Required work →
- a) Translate this sentence from the post on Googlebot's crawling and rendering limits into Spanish: "In short, crawling & fetching limits are related to the size of the file while rendering is limited by the time it takes to execute (or render) it."
- b) Pick up the post on Googlebot's crawling and rendering limits after its final line and continue it.
*** Excerpted passage Section Begins ***
🔎 Focus: Crawling & Rendering
🔴 Impact: High (Content Invisibility)
🔴 Difficulty: High

Googlebot ain’t the only crawler

Googlebot: (mobile and desktop) max. 2MB of a supported file like HTML
- Googlebot PDF limit: 64MB
Google Crawlers: (any type of crawler beyond search) max. 15MB.

Most of us focused only on the fact that the cut happens because of the file size but we are ignoring a more critical issue: time to render/execute that file.

In short, crawling & fetching limits are related to the size of the file while rendering is limited by the time it takes to execute (or render) it.

I did some tests and found out:

Heavy HTMLs larger than 2MB ain’t that rare
Super light JS files blocked entire HTML sections

This means, the effective content cutoff happens below 2MB fetching limit.

1 infographic speaks a thousand tokens:

Difference between Crawling and Rendering
Source: Google (with my own tweaks)

Let’s have a look at the experiment I did.

Ready? Let’s go..

Test 1 - Are your pages above 2MB?

When Googlebot crawls and fetches a resource (a web page) it will first take the core HTML and then will crawl and fetch all the referenced files (JS, CSS, etc) separately. Each of these calls will be limited by the 2MB rule (except PDFs).

According to the Web Alamanc the 50% percentile of pages on mobile are below 2MB…

But in the world of web I do not like to take average/median because with over billion pages worldwide (and for sure over a trillion single pages), even a 1% is a huge number of cases.

Example: Page Above 2MB - Do It At Home

So I tested how difficult would be for me to find a page over the 2MB limit. Here we go:

I Googled “buy phone case“
I opened 5 different top results
One homepage was already around 3MB
Many of the top pages were above 1.5MB
Majority of pages were quite light (under 0.1MB)

I am talking about single-document sizes, not all resources a once:

And indeed this homepage was gigantic: 18k+ HTML lines

Large HTML files can easily go above 2MB

This is happening to big names too. Look at this Amazon internal search page:

The HTML size is above 1.5MB

Amazon pages go close to the 2MB crawling & fetching limit

It was not rare AT ALL for me to Google a bit and find examples of pages with a size around 1.5MB…

Can you imagine Google cutting again their crawling limit down to 1MB? or even 0.5MB?

They just cut it from 15MB down to 2MB. From 2MB to 1MB looks like no even a big jump. Let’s hope for the best.

How to check if your pages/resources are above 2MB

Try if your pages are above 2MB (uncompressed):

Go to the Developer Tools of Chrome
Go to Network > Filter
Select “Doc“ (or any other file type)
*** Excerpted passage Section Ends ***
*** Extracted information Section Begins ***
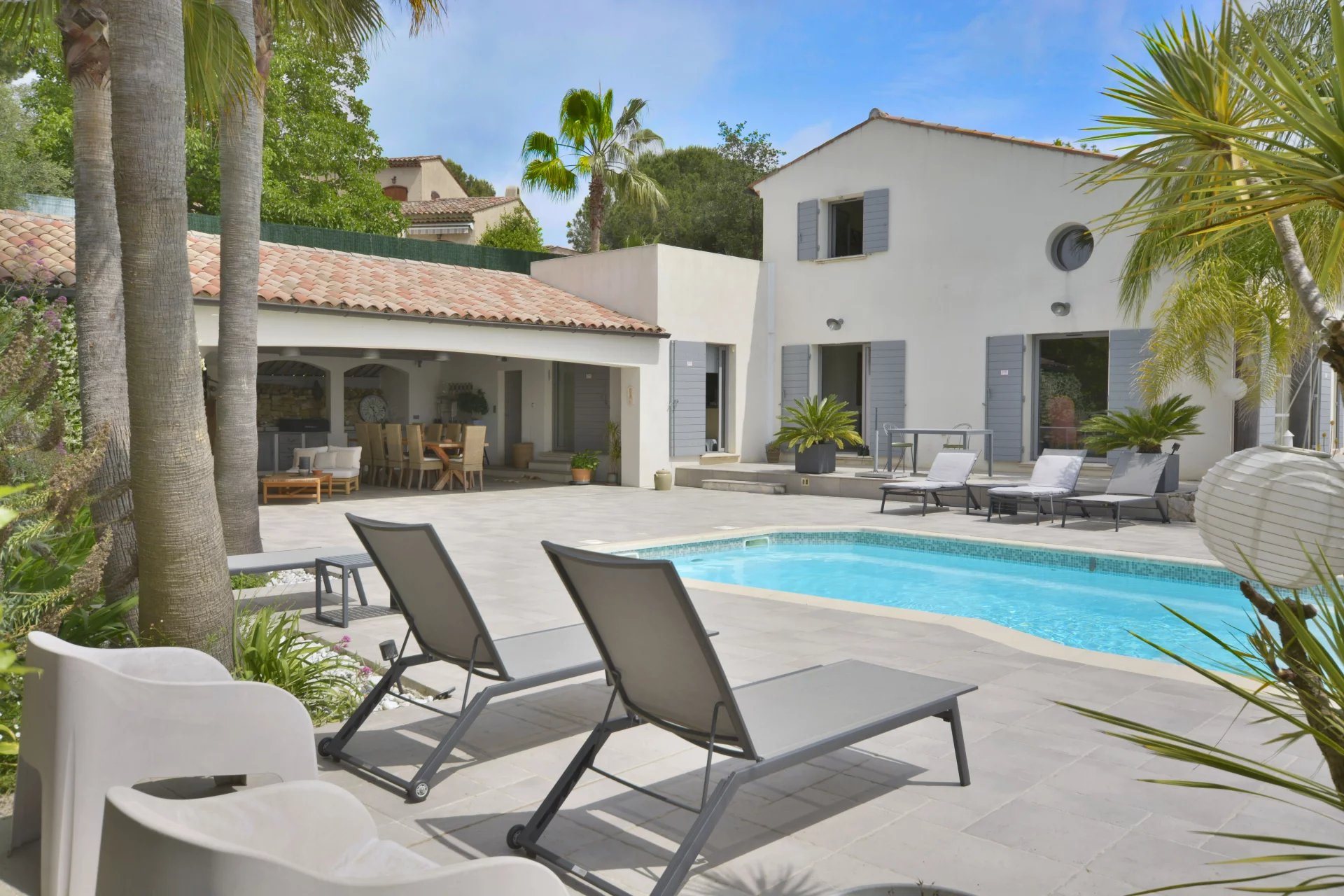Maison à vendre, 190m², Valbonne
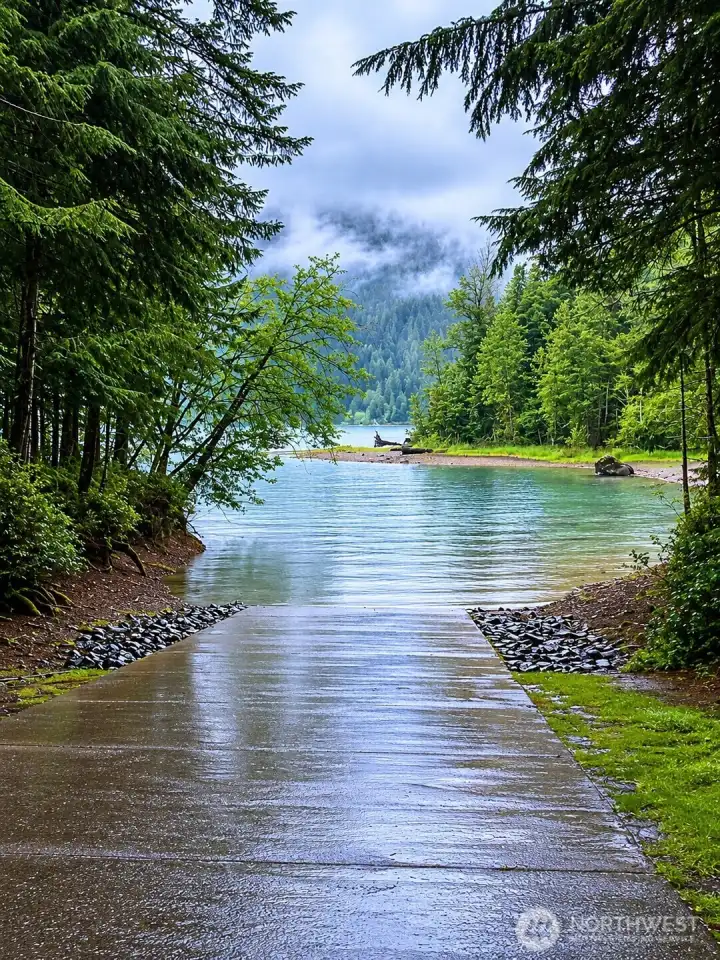 Boat launch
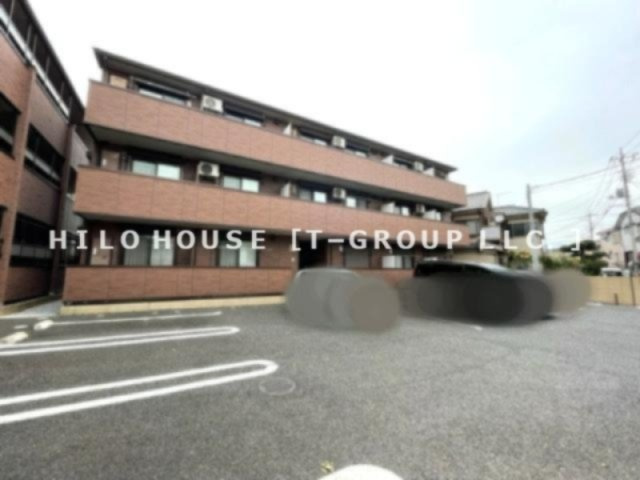 エミネンスⅢの外観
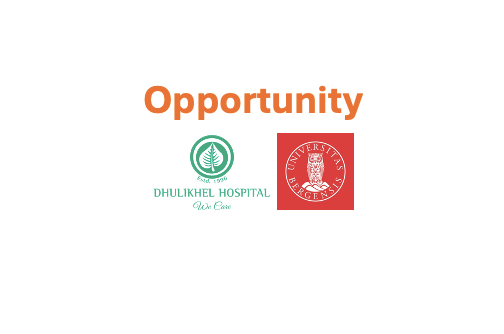 UiB Dhulikhel Hospital PhD Scholarships Opportunity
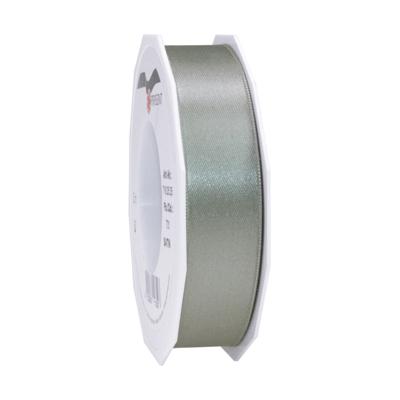 Cadeaulint Satijn - 2.5 cm x 25 meter - donkergrijs - cadeaus inpakken - sierlint Cadeaulint Satijn - 2.5 cm x 25 meter - donkergrijs - cadeaus inpakken - sierlint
*** Extracted information Section Ends ***
Results for each task →
- a) En resumen, los límites de rastreo y obtención están relacionados con el tamaño del archivo, mientras que el renderizado está limitado por el tiempo que se tarda en ejecutarlo (o renderizarlo).

- b)
Check “Big request rows“
For each result, look at the lowest number (uncompressed file size)

How to verify if your page sits above 2MB

Now that we know large HTMLs (above 1.5MB) are not that rare to find, let’s focus on a problem that is way worse: blocked rendering because of SLOW execution times.

Technical SEO Free Tailored Session

Test 2 - Rendering Gets Blocked Way Before 2MB

If the page HTML gets cut off because is larger than 2MB this could happen (among other things):

On-page content will not be indexed
JS calls won’t be executed

And that is really. It all comes down to content visibility. Your website will keep functioning correctly, yet heavy HTML = bad performance = low CWV = lower rankings.

Here is the real issue I am dealing with my whole SEO life:

JS (javascript)-rendered content being invisible (not indexed) weather all my page resources fall under 2MB

JS rendered content is a gamble, Google might render it or it might not…

Here is an example of a client using a “recommended products“ block that depends on Javascript to be rendered:

Empty HTML section indexed by Google

I analyzed the page in the Google Search Console > “View Crawled Page“. There I saw what Google picks up for the index: empty HTML section.

The major problem: it affects internal linking.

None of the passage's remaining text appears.